In this paper, a high-precision three-dimensional indoor position and orientation measurement method is proposed, which can be used for indoor navigation. We design a new-style indoor position orientation sensor by using four pairs of linear CCDs and cylindrical lenses, and analyze the field of vision of the position orientation sensor. The proposed indoor POS can estimate the 3D coordinate of the infrared LED anchors, after acquiring the coordinate value of at least three anchors sequentially in the POSCS, the Rodrigues coordinate transformation algorithm is used to estimate the position and orientation of the POS simultaneously. The position and orientation measurement method is performed via simulation. Thirty-six infrared LEDs are employed in simulation model space with dimensions of 5000 mm × 5000 mm × 3000 mm. The maximum value of position error and orientation error during simulation are 0.06 mm and 0.01°, respectively. The simulation result indicates the feasibility and high accuracy of the proposed method. The POS proposed in this paper is robust and can resist certain system failures, which is an alternative for indoor navigation.

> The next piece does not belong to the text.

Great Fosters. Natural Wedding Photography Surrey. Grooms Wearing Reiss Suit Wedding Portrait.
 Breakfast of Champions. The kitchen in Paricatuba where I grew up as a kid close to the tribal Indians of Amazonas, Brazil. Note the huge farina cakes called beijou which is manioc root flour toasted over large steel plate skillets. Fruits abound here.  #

There are two fundamental steps for the whole system to work properly. In this paper, we mainly elaborate on the POS operating principle and demonstrate the feasibility and high accuracy of the designed POS. In order to achieve a wide-range measurement of the indoor positioning and orientation, many anchor nodes will be fixed on the ceiling. However, the designed POS can only measure one anchor at a time in its FOV, so in the second phase, we will study how to design the wireless high-speed synchronous exposure between the infrared LED array and the POS. Meanwhile, we will conduct experiments to verify the proposed methods. Additionally, the architecture of the proposed POS is symmetrical and redundant, and we will study how to realize indoor position and orientation measurements without synchronization.

Due to the fast scanning, high-speed data processing, and precise coordinate measurement characteristics of the linear CCD, this system will be the appropriate candidate for the indoor position and orientation estimation, especially for the fasting moving object such as the flying agent indoors.